The review, authored by Zoheb Khan, Frederico Haddad, and Leslie London, examined evidence from countries across multiple continents. Their findings reveal that the success or failure of outsourced health care depends far less on whether services are privately delivered and far more on how contracts are structured, monitored, and governed.
Access Improves, Quality Remains Uneven
One consistent finding was that contracting out often improved access to primary care, particularly in peripheral or remote areas where the state's reach and resources were limited. Private providers were able to extend services to communities that government systems had struggled to serve, filling critical gaps in coverage.
However, the impact on service quality remained inconsistent across studies. The review highlighted a fundamental measurement problem: quality was frequently assessed through narrowly defined targets, such as the number of patients seen, rather than actual health outcomes. This creates a system where providers can meet contractual benchmarks while delivering care that falls short of meaningful standards.
Community Participation Makes the Difference
Perhaps the most compelling finding was the role of community participation. When local communities were involved in contract design and monitoring, services improved substantially. The review cited several successful models: Brazil's legally mandated health councils with veto powers over local health decisions, Iran's people's boards of trustees at health centers, and community-driven initiatives in Bolivia and India that were linked to improved maternal and child health outcomes.
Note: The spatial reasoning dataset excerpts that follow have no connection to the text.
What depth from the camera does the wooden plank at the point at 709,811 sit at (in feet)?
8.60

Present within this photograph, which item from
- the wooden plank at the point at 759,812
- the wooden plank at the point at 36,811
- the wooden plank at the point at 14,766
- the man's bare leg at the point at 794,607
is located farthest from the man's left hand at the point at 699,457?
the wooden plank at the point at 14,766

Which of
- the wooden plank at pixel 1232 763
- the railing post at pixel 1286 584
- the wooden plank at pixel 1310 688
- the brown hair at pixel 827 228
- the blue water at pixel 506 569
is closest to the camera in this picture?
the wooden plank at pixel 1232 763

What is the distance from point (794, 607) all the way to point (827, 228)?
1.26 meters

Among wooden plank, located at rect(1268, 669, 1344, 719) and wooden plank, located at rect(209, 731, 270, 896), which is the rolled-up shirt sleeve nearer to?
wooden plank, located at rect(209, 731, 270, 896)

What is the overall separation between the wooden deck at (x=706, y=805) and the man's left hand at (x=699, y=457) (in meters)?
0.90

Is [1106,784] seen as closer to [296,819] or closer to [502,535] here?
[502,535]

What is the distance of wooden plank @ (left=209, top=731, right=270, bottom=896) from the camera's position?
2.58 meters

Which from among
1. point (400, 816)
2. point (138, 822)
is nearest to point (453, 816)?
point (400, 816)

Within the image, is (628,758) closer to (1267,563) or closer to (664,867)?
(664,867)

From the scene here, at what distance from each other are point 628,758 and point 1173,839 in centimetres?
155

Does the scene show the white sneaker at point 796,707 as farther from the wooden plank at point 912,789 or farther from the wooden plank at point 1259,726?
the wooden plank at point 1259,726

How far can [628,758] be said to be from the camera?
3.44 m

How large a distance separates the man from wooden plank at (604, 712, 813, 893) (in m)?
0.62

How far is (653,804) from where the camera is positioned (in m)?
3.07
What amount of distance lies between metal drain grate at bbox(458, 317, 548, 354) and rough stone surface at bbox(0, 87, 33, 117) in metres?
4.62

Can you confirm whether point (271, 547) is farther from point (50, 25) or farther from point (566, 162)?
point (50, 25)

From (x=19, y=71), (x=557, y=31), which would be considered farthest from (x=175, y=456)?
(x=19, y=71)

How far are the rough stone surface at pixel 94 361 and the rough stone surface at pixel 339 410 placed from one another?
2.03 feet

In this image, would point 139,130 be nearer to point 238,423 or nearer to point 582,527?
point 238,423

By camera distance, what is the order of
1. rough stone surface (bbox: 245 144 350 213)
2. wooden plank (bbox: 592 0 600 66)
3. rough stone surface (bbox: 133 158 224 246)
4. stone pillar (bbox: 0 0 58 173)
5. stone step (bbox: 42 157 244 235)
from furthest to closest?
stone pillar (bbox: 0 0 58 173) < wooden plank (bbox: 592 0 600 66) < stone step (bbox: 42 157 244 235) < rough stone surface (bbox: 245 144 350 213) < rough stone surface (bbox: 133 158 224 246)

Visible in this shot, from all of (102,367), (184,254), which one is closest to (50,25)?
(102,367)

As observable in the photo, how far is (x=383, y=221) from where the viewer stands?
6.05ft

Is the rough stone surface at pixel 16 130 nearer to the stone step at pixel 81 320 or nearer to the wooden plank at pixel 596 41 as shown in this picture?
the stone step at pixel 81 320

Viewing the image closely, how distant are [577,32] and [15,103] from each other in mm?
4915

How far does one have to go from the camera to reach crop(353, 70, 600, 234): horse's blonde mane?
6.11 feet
These examples demonstrate that democratic participation is not just a nice addition to health care contracting but rather a critical ingredient for success. Without it, services tend to drift toward meeting bureaucratic targets rather than community needs.
The Risks of Weak Oversight
The review also identified serious risks. Weak state contract management capacity frequently led to spiraling costs and poor accountability. For-profit companies sometimes prioritized shareholder value over public health objectives. Technical barriers and fragmented reporting systems frustrated effective oversight, making it difficult for governments to know whether contracted services were actually delivering value.
The researchers concluded that two elements are essential for successful health care outsourcing: building strong state purchasing and oversight capacity, and embedding meaningful democratic public participation into every stage of the contracting process. Without both, the promise of outsourced health care risks becoming an expensive disappointment.